Oggi la cosa è (abbastanza) accettata, ma una volta la gravidanza di una donna non regolarmente coniugata davanti al prete o all’ufficiale di stato civile, con tanto di cerimonie, benedizioni, canti, cin-cin e atti pubblici era cosa assolutamente riprovevole. E una giovane che si fosse venuta a trovare in questa situazione doveva superare difficoltà enormi.
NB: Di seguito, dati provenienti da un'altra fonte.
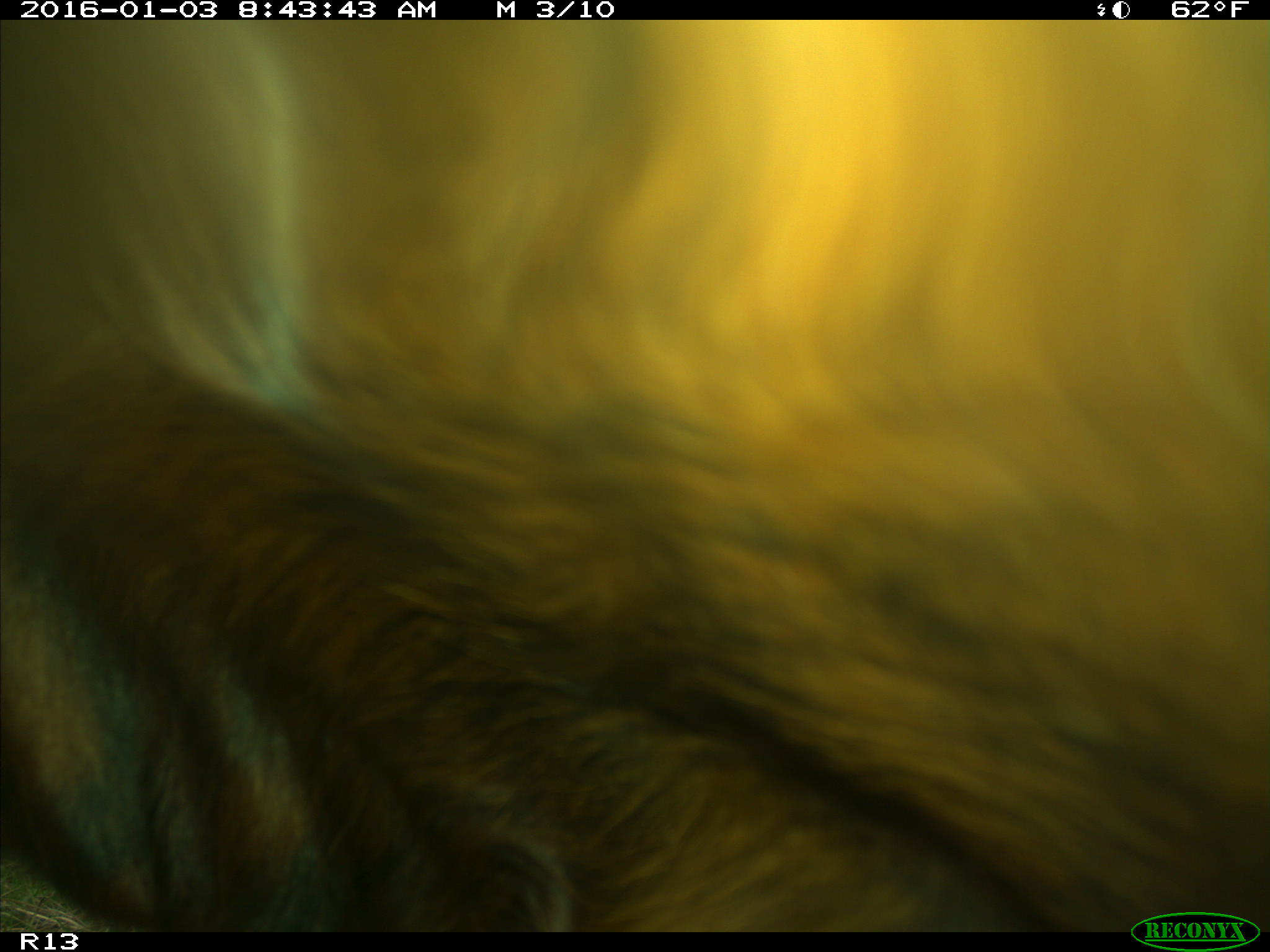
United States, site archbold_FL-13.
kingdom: Animalia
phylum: Chordata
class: Mammalia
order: Artiodactyla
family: Bovidae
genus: Bos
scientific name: Bos taurus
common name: domestic cow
Bos taurus (domestic cow).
Un vero e proprio dramma.

Difficile la via d’uscita, che non escludeva alle volte addirittura il ripudio da parte della famiglia d’origine e l’avvio alla prostituzione. Spaventate, disperate, alle prese con un esserino marchiato come “frutto della colpa”, spesso non trovavano altra soluzione che quella di liberarsene, sopprimendolo o abbandonandolo (in molti conventi di monache esisteva la “ruota”, un varco attraverso il quale i neonati potevano essere trasferiti di nascosto dalla strada all’interno delle comunità monastiche, dove le suore se ne sarebbero presa cura). In questa realtà erano frequenti i procedimenti giudiziari per infanticidio.

I giornali non ne raccontavano volentieri, quelli perbenisti in particolare. Ma sul finire dell’Ottocento le “Bozner Nachrichten” si dimostrarono più aperte. Il quotidiano venne pubblicato a Bolzano dal 1894 al 1925 ed era di orientamento liberal-nazionalista, vicino al sindaco Julius Perathoner, e pertanto alternativo a “Der Tiroler” che si stampava a Innsbruck. In soldoni possiamo dire che era un giornale tendenzialmente laico, mentre quello tirolese propendeva al clericale.

Ed è sfogliando le “Bozner Nachrichten” del 17 settembre 1895 che ho appreso di un processo per tentato infanticidio celebrato a Bolzano in quei giorni: sul banco degli imputati la 19enne Maria Daberto, figlia illegittima (a sua volta!) di Katherina Daberto, nata ad Innsbruck ma vivente a Livinallongo, serva agricola.

Come in passato sua madre, anche Maria s’era trovata un giorno incinta e sola, aveva partorito una bambina cui aveva dato nome Marie. Per liberarsene, l’aveva affidata ad una contadina di Götzens (presso Innsbruck) perché l’allevasse. Quest’ultima, visto che la giovane donna non le versava puntualmente le mensilità dovute, gliela restituisce. Con la bimba di pochi mesi in braccio, la 19enne s’incammina verso Bressanone, poi a Millan, decisa ad affidarla a sua madre.

Sola e disperata lungo strade polverose, con in braccio un fagottino che possiamo immaginare irrequieto e piangente, tenta allora di soffocare la piccola, non ci riesce, l’abbandona infine accanto ad un ruscello e fugge. La piccola, seminuda, viene raccolta il giorno successivo ancora in vita da una contadina di passaggio. La “madre snaturata” viene identificata e condannata per tentato infanticidio a sei anni (il giornale non precisa dove sia finita la piccola).

Altro caso quello della 25enne Anna Pircher, che aveva partorito lungo la strada del Colle, nei pressi di Campegno, sopprimendo poi il piccolo (quattro anni di reclusione). Altro caso ancora davanti alla stessa corte quello celebrato nei confronti della vedova 36enne Katharina Fischer, ultimamente serva a Terlano, madre di altri due bambini (!), che aveva partorito segretamente nel maso del suo datore di lavoro e s’era liberata del neonato lasciandolo cadere nel liquame della fossa biologica. Insomma: la strage, frutto di ignoranza e superstizione, è incessante.

Ma io preferisco concludere con un sorriso, seppure all’insegna del macabro. È di quei giorni (14/9/1895) la notizia di uno scambio di salme a Merano, dove passano a miglior vita un generale russo di Riga (che allora era nell’impero zarista) e una pensionata di Berlino. Le due salme vengono spedite alle rispettive sedi, ma quando a Berlino i parenti della defunta fanno aprire la bara per vedere un’ultima volta la loro congiunta, si trovano davanti a un vecchio generale in un’uniforme straniera. Intanto a Riga era stata inumata con gli onori militari la vecchia pensionata. Le due bare erano state scambiate.